Mindfulness is the choice to become aware of something by shifting your focus towards it. I’ve been working on this for the past few months, and it’s amazing how many new details and patterns I’ve discovered about my life that have been in plain sight all along.
Albeit useful, mindfulness has felt somewhat foreign, like something you would learn from a Zen weekend escape in the foothills of Marin. It’s felt like teaching my brain to run a new process, a new way of thinking about the world that focuses on ‘being’ rather than ‘doing’.
Recently, though, I’ve discovered that mindfulness does in fact carry over to the analytical side of the brain, manifesting itself in the common systems advice of “you get what you measure.”

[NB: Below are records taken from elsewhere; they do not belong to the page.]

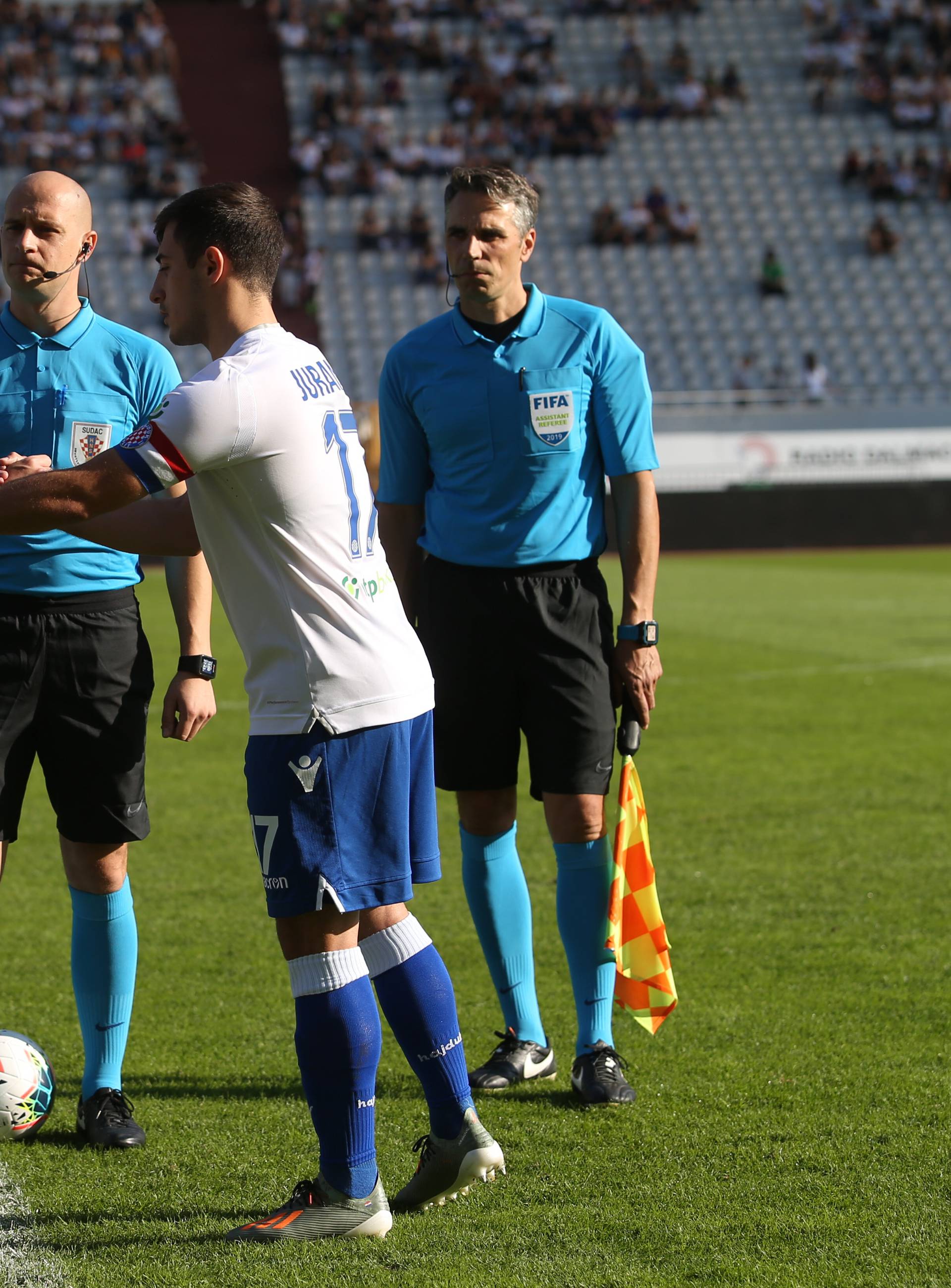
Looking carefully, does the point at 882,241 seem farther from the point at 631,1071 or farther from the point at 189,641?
the point at 189,641

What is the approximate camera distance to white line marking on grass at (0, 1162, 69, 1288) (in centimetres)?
256

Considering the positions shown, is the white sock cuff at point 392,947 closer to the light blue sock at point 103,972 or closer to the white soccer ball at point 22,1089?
the light blue sock at point 103,972

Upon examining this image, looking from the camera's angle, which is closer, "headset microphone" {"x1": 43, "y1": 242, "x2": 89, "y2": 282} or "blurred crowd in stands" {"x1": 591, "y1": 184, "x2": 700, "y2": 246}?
"headset microphone" {"x1": 43, "y1": 242, "x2": 89, "y2": 282}

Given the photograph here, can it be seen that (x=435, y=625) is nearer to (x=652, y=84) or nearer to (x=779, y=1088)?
(x=779, y=1088)

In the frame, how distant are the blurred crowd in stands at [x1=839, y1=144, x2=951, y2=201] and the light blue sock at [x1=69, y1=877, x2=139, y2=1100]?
95.7ft

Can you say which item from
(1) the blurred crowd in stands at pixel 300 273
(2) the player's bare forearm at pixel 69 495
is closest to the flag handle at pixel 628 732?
(2) the player's bare forearm at pixel 69 495

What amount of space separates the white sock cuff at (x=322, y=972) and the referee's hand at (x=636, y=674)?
116cm

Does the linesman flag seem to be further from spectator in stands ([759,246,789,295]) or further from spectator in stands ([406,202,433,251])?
spectator in stands ([759,246,789,295])

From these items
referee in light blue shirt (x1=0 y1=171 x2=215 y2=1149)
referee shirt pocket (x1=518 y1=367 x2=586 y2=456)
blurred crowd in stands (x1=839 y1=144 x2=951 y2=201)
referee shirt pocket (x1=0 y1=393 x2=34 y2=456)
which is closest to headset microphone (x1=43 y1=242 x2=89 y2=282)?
referee in light blue shirt (x1=0 y1=171 x2=215 y2=1149)

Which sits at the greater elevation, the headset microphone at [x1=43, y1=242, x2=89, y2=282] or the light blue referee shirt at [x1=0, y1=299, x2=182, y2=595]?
the headset microphone at [x1=43, y1=242, x2=89, y2=282]

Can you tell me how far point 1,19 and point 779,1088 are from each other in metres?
31.2

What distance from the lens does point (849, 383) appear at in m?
26.5

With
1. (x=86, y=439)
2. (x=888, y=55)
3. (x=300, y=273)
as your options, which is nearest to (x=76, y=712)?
(x=86, y=439)

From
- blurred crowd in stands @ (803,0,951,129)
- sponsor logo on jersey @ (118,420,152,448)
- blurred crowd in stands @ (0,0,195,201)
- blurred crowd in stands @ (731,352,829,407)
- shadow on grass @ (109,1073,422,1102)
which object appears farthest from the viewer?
blurred crowd in stands @ (803,0,951,129)
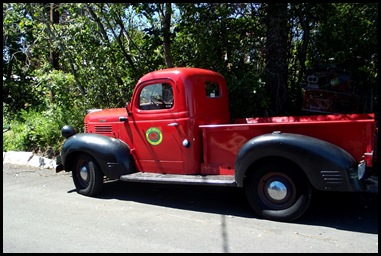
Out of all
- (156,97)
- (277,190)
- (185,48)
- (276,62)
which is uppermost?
(185,48)

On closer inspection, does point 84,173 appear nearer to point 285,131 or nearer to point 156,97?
point 156,97

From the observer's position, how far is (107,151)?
5.68 metres

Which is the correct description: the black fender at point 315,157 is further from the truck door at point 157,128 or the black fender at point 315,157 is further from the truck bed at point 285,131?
the truck door at point 157,128

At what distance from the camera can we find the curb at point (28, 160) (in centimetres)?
862

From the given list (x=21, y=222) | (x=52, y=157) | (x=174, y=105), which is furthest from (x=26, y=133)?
(x=174, y=105)

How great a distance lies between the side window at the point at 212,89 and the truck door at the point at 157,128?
2.15 ft

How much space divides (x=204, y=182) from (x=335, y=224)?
5.74 ft

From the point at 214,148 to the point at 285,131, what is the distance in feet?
3.48

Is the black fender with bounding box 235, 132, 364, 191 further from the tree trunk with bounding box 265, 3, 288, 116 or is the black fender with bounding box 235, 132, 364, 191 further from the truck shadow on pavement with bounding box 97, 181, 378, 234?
the tree trunk with bounding box 265, 3, 288, 116

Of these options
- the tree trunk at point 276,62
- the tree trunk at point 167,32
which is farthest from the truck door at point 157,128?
the tree trunk at point 276,62

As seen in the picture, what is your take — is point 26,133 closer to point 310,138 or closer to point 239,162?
point 239,162

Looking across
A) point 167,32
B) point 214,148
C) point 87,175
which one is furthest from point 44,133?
point 214,148

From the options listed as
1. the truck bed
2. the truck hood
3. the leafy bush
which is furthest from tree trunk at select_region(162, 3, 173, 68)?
the truck bed

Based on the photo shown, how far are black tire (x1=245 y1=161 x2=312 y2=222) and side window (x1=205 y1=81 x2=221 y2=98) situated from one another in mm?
1675
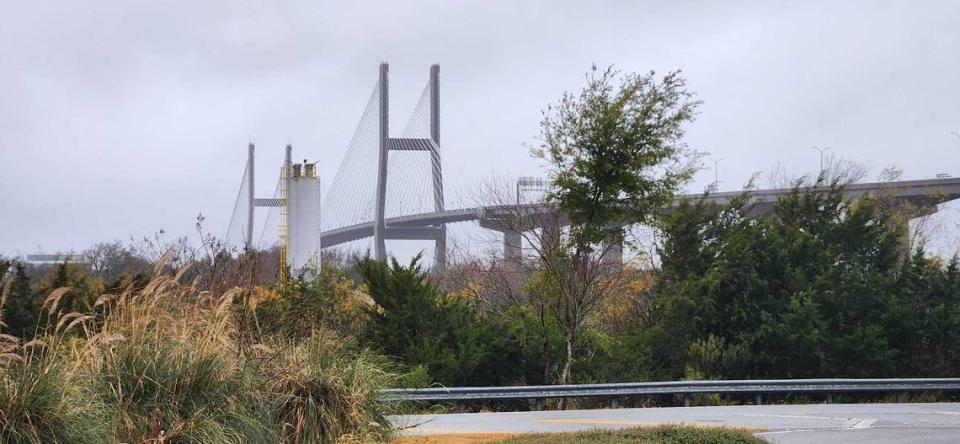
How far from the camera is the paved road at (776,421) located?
1541cm

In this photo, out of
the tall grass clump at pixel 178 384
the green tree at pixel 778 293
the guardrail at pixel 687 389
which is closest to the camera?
the tall grass clump at pixel 178 384

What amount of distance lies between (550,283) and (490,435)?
381 inches

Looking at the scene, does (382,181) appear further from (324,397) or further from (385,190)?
(324,397)

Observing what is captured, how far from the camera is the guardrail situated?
20.9 m

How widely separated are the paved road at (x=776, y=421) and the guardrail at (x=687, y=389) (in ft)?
1.52

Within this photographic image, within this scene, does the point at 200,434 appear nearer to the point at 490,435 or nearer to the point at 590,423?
the point at 490,435

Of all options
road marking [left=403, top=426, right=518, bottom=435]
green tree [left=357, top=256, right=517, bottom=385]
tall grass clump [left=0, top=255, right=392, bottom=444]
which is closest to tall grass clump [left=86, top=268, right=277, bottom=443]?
tall grass clump [left=0, top=255, right=392, bottom=444]

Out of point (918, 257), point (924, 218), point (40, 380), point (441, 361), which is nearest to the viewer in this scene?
point (40, 380)

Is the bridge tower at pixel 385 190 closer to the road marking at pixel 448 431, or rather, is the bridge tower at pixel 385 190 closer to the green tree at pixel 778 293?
the green tree at pixel 778 293

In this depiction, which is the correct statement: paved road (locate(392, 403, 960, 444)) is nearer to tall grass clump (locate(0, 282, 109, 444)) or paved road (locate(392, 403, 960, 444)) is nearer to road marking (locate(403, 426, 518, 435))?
road marking (locate(403, 426, 518, 435))

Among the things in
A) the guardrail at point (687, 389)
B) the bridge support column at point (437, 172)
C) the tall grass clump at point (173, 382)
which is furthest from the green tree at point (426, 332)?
the bridge support column at point (437, 172)

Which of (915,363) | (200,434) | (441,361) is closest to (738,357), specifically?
(915,363)

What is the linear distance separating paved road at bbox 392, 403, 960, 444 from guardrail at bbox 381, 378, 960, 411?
463mm

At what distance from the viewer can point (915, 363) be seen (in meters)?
24.9
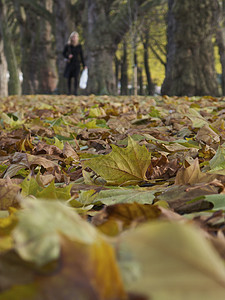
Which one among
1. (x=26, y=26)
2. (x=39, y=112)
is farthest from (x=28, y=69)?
(x=39, y=112)

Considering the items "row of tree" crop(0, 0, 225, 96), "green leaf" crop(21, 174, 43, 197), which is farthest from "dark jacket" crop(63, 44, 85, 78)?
"green leaf" crop(21, 174, 43, 197)

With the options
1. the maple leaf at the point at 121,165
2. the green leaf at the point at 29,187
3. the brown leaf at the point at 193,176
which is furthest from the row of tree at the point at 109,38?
the green leaf at the point at 29,187

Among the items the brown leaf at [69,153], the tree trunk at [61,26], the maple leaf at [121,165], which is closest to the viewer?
the maple leaf at [121,165]

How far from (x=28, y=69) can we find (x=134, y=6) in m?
10.6

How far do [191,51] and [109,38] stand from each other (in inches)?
266

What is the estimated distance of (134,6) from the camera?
1448cm

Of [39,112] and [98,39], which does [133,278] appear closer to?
[39,112]

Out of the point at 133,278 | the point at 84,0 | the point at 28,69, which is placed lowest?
the point at 133,278

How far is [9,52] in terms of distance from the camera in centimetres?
1480

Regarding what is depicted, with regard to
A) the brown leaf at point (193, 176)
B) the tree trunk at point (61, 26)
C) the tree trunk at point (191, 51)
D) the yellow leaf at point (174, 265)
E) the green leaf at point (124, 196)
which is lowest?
the green leaf at point (124, 196)

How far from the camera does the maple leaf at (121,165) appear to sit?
4.00 feet

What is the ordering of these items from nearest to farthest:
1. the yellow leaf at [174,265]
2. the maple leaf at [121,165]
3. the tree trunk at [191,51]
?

“You get what you measure” is aptly described in Paul Graham’s 13 Sentences essay (see #7):
Merely measuring something has an uncanny tendency to improve it. If you want to make your user numbers go up, put a big piece of paper on your wall and every day plot the number of users. You’ll be delighted when it goes up and disappointed when it goes down. Pretty soon you’ll start noticing what makes the number go up, and you’ll start to do more of that. Corollary: be careful what you measure.
My discovery for today (and the import of this post) is that, while these two thoughts are different ways of thinking, they’re actually saying the same thing, just from opposite hemispheres of the brain. The former is the right-brain, the latter is left-brain.
Put differently, to measure something is to give it a quantitative consciousness, thus achieving mindfulness.